- **Task requirements**:
Please repeat exactly the lines from the one containing "Котенок может получить" to the end of the entries below, both included, and omit all pictures.

(Recorded data)
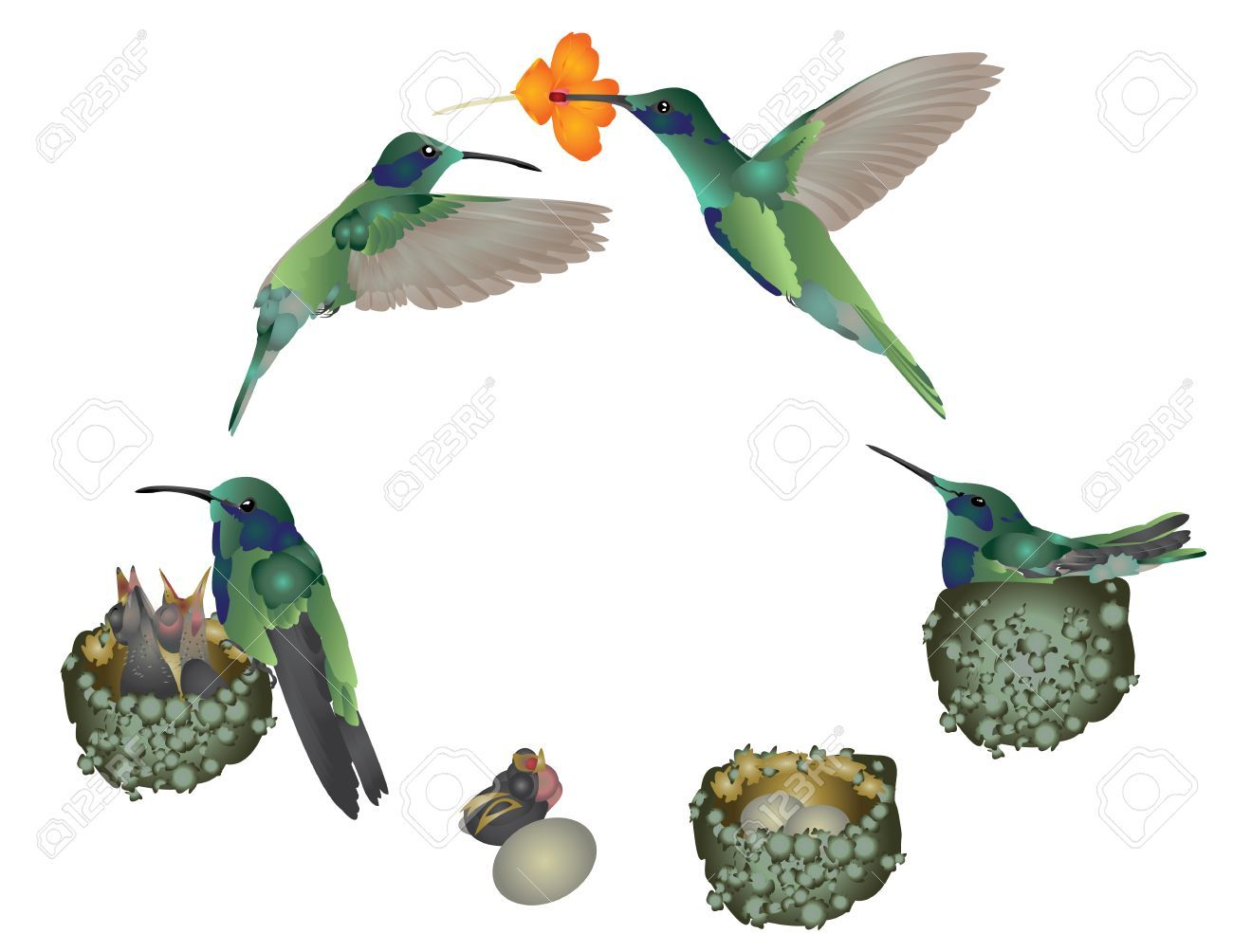 Life cycle of a hummingbird Illustration , SPONSORED,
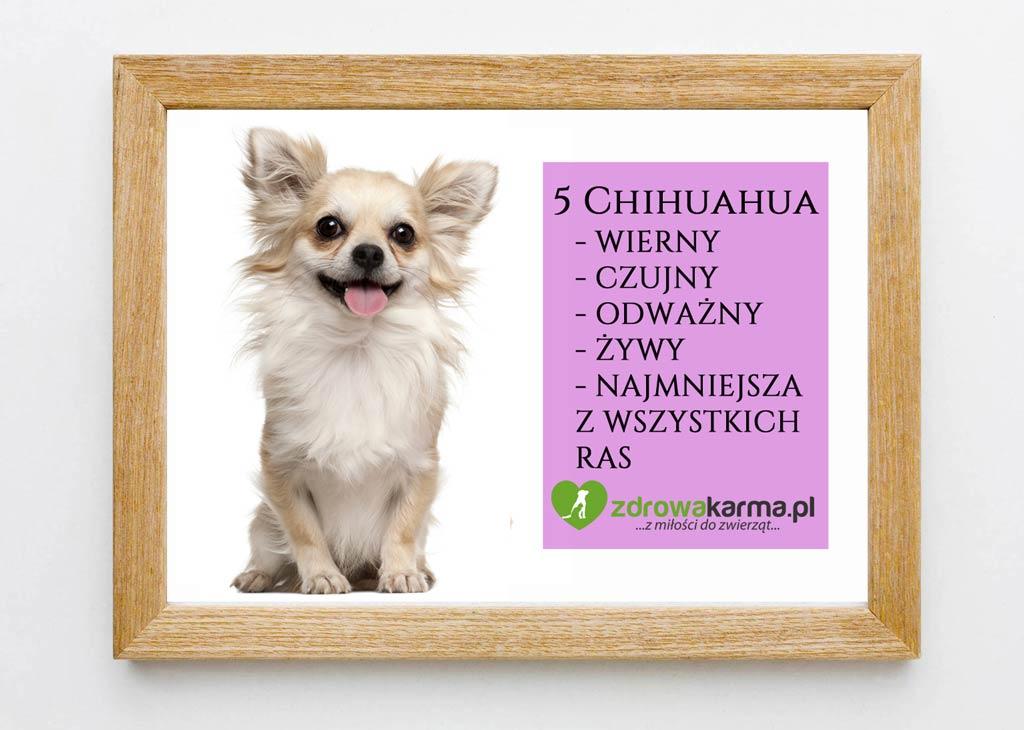 pies dla starszej osoby chihuahua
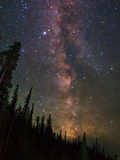 The Summer Milky Way Appears Dazzling over Yellowstone National Park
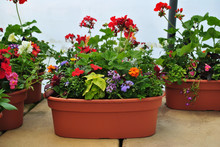 Potted Flower Plants In An Oval Shaped Pot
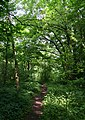 Woodland path near River Doe - geograph.org.uk - 839109.jpg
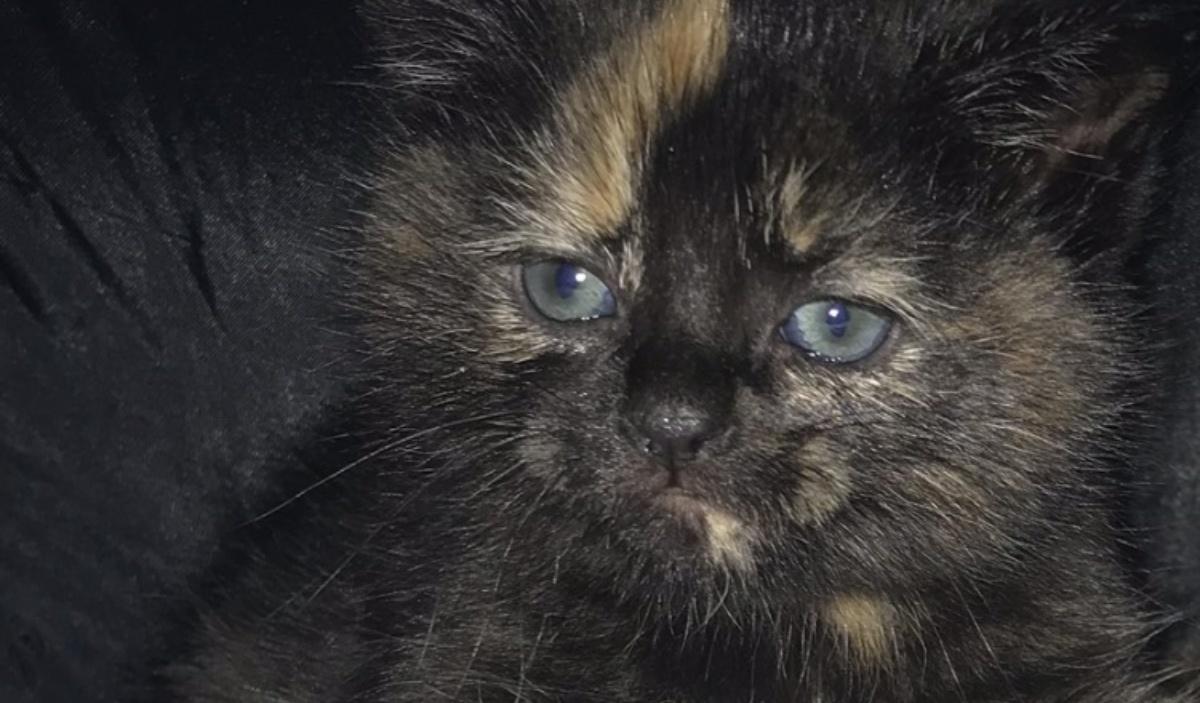 Il salvataggio di tre gattini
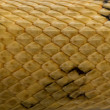 Постер, плакат: Close up of Trans Pecos rat snake scales Bogertophis subocularis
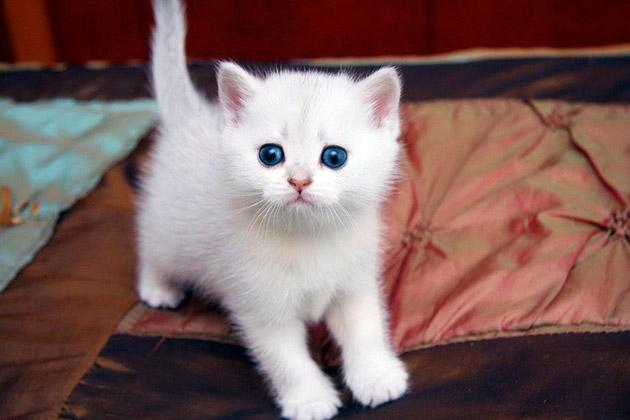 Котенок может получить белый окрас несмотря на то, что его генетический код будет содержать и иные цвета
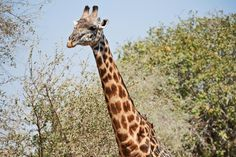 Their long necks, richly patterned coats, and stubby ossicones make Giraffes one of earth's most distinct animals. Learn more with these giraffe facts. Giraffe Facts, Giraffe Pictures, Coat Patterns, My Images, Habitats, Earth, Animals, Animales, Animaux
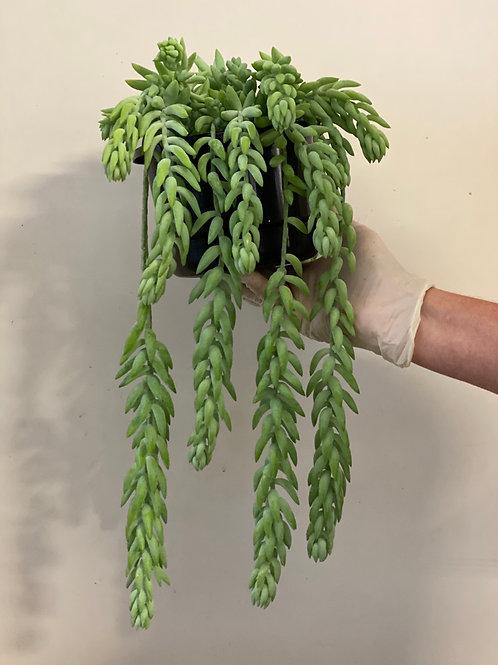 Sedum Morganianum 17.5cm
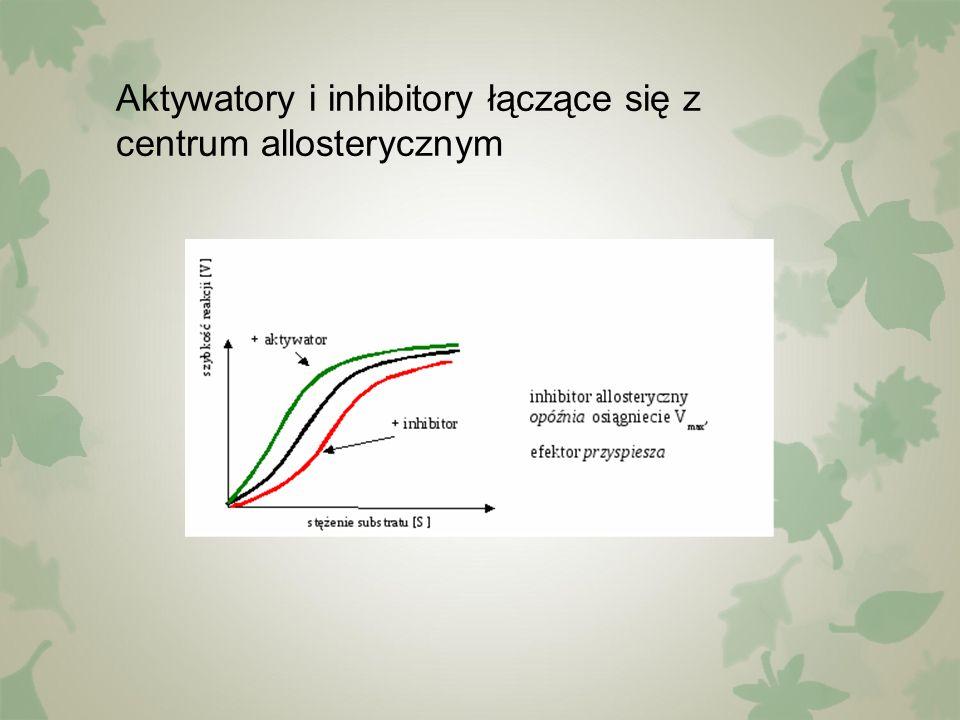Aktywatory i inhibitory łączące się z centrum allosterycznym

- **Response box**:
 Котенок может получить белый окрас несмотря на то, что его генетический код будет содержать и иные цвета
 Their long necks, richly patterned coats, and stubby ossicones make Giraffes one of earth's most distinct animals. Learn more with these giraffe facts. Giraffe Facts, Giraffe Pictures, Coat Patterns, My Images, Habitats, Earth, Animals, Animales, Animaux
 Sedum Morganianum 17.5cm
Aktywatory i inhibitory łączące się z centrum allosterycznym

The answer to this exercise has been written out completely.